── Excerpted text ──
Original article was published on Deep Learning on Medium
Deep Learning for Cosmetics
At Mira, we build tools that empower beauty enthusiasts to learn, gather inspiration and make informed buying decisions. In conversations with roughly 75 beauty consumers, we’ve learned that one of the foremost challenges that a consumer faces in finding the right products and techniques is identifying authentic and authoritative voices who can speak to their individual concerns.
In this blog post, we’ll demonstrate how we can use computer vision to solve a particularly poignant instance of this problem: finding influencers, images and videos that address a specific eye shape and complexion. Along the way, we’ll illustrate how three simple yet powerful ideas — geometric transformations, the triplet loss function and transfer learning — allow us to solve a variety of difficult inference problems with minimal human input.
───
── Provided material ──
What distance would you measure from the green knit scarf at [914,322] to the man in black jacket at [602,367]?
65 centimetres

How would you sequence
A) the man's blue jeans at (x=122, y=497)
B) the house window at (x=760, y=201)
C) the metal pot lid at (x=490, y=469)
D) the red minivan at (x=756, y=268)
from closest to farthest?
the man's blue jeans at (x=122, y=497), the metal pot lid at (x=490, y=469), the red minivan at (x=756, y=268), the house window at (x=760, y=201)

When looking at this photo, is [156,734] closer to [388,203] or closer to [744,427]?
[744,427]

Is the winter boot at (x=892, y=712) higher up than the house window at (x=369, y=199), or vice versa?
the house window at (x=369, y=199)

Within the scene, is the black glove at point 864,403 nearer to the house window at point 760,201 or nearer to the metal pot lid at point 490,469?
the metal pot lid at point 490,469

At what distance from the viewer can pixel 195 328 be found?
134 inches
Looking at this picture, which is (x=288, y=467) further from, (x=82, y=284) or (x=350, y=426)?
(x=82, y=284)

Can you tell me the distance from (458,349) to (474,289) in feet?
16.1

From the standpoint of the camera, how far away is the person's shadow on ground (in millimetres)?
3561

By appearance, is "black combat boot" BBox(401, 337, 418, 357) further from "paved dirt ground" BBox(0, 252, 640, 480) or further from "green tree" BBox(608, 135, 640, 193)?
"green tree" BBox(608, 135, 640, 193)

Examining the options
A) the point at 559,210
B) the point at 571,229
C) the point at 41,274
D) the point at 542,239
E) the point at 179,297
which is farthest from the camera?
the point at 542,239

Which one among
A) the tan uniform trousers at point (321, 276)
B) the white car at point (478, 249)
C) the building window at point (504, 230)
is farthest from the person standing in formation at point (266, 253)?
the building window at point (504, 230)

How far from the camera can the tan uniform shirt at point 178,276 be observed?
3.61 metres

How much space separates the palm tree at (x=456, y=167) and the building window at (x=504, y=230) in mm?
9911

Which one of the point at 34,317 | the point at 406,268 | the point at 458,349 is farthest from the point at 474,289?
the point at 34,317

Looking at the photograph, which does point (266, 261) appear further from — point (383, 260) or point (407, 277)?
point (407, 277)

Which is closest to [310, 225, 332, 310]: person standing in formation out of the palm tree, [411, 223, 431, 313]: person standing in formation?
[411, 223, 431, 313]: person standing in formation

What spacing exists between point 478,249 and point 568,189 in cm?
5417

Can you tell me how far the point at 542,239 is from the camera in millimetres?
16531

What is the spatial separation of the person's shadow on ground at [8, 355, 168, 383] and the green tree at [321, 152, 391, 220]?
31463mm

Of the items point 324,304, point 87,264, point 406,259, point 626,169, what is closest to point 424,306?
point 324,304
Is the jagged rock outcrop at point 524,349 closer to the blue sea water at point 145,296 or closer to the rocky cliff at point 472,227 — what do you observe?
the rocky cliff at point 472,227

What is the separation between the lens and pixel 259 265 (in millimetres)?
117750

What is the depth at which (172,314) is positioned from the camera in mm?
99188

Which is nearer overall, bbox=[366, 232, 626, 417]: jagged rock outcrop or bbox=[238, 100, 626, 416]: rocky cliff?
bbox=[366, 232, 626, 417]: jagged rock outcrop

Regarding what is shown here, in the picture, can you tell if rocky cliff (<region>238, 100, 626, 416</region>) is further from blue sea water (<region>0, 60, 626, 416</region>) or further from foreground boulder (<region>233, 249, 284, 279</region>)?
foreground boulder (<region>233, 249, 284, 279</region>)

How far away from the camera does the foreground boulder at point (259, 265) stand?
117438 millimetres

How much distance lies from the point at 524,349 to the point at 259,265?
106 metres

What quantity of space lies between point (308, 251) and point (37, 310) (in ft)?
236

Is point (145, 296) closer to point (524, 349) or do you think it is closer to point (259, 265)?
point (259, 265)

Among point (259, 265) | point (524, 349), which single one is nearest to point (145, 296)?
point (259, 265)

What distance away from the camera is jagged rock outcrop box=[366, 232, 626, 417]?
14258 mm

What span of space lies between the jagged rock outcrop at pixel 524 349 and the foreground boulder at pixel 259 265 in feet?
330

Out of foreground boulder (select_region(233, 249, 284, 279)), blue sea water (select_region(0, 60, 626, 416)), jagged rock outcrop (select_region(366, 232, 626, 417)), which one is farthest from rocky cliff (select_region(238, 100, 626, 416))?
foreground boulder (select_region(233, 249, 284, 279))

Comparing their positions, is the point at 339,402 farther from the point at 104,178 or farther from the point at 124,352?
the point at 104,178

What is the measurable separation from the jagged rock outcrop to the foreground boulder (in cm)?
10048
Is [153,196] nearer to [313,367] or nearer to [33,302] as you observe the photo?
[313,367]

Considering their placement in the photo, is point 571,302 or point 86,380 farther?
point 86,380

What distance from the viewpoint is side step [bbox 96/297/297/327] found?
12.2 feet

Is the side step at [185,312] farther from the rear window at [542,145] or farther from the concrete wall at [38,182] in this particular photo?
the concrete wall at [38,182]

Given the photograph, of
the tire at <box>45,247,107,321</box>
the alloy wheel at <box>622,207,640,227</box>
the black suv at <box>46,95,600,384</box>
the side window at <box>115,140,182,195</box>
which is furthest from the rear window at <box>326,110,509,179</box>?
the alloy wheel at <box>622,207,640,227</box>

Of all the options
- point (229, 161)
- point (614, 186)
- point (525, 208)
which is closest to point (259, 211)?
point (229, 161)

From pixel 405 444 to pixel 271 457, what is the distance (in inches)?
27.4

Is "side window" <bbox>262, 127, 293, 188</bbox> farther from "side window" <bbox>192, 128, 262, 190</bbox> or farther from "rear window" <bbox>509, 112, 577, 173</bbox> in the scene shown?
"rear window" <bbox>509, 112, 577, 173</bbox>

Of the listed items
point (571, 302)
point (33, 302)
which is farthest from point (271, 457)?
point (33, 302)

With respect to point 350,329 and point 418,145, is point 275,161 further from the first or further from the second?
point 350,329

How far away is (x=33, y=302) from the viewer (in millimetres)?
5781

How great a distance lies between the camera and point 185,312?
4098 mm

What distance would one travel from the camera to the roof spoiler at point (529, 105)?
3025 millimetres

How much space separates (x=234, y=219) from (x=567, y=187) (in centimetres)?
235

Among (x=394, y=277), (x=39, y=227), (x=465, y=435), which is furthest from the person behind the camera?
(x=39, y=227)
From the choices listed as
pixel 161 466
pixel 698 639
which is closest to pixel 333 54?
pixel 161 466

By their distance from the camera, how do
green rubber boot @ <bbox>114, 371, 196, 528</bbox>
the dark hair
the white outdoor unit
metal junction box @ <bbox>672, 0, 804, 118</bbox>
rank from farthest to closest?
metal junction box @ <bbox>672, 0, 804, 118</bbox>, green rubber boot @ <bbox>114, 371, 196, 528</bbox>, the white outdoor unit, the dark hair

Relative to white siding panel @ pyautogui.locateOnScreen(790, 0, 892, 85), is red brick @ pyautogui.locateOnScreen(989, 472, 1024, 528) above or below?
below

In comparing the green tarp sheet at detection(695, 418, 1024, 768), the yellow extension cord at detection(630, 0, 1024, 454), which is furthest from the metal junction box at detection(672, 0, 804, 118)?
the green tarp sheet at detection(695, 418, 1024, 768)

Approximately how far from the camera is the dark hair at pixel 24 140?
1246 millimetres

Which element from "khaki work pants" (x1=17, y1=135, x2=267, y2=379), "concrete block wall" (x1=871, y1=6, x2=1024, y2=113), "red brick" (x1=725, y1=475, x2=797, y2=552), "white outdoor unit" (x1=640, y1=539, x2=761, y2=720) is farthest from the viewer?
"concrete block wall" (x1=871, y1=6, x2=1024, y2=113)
───
§ Work to do:
**a)** Substitute "orange extension cord" for "yellow extension cord" in the part of the rows that opens with the line containing "From the choices listed as" and closes with the end of the rows. Reproduce that part with nothing else altered.
**b)** Extend the post on deep learning for cosmetics beyond its last sentence.
The rows bear no relation to the text on deep learning for cosmetics.

§ The answers:
**a)**
From the choices listed as
pixel 161 466
pixel 698 639
which is closest to pixel 333 54?
pixel 161 466

By their distance from the camera, how do
green rubber boot @ <bbox>114, 371, 196, 528</bbox>
the dark hair
the white outdoor unit
metal junction box @ <bbox>672, 0, 804, 118</bbox>
rank from farthest to closest?
metal junction box @ <bbox>672, 0, 804, 118</bbox>, green rubber boot @ <bbox>114, 371, 196, 528</bbox>, the white outdoor unit, the dark hair

Relative to white siding panel @ pyautogui.locateOnScreen(790, 0, 892, 85), is red brick @ pyautogui.locateOnScreen(989, 472, 1024, 528) above or below?
below

In comparing the green tarp sheet at detection(695, 418, 1024, 768), the orange extension cord at detection(630, 0, 1024, 454), which is furthest from the metal junction box at detection(672, 0, 804, 118)?
the green tarp sheet at detection(695, 418, 1024, 768)

Approximately how far from the camera is the dark hair at pixel 24 140?
1246 millimetres

Which element from "khaki work pants" (x1=17, y1=135, x2=267, y2=379), "concrete block wall" (x1=871, y1=6, x2=1024, y2=113), "red brick" (x1=725, y1=475, x2=797, y2=552), "white outdoor unit" (x1=640, y1=539, x2=761, y2=720) is farthest from the viewer?
"concrete block wall" (x1=871, y1=6, x2=1024, y2=113)

**b)**
Background: Eye Shape and Complexion
Finding the right products and techniques for your eyes is notoriously tricky — every individual has a unique shape and complexion. While Birchbox and others have published helpful visual guides, one of the things we’ve learned from our community of beauty enthusiasts is that people typically seek advice from authentic, independent voices in their community and that finding quality advice from others with similar eye concerns challenging even for experts.
But what if the characteristics of your eyes, along with the countless other facets that make you unique, seamlessly informed your beauty browsing and buying decisions?
Let’s formalize the problem: given a set of images of faces, along with a small number of human-labeled images, (eye color, lid shape, etc.) find an intuitive visual similarity metric between eyes (“this beauty guru has eyes similar to yours!”) and a classifier that captures the human-labeled properties. In this blog post, we will focus on eye similarity; a follow-up will address classification tasks.
Raw images are not suited well to either computing visual similarity or performing classifications. They can contain many superficial similarities (e.g. similar makeup applied, different skin tones washed out by strong lighting, etc.) that are unrelated to eye structure/complexion. Furthermore, raw images live in a high dimensional space, requiring a large amount of labeled training data for classification tasks. (See the curse of dimensionality)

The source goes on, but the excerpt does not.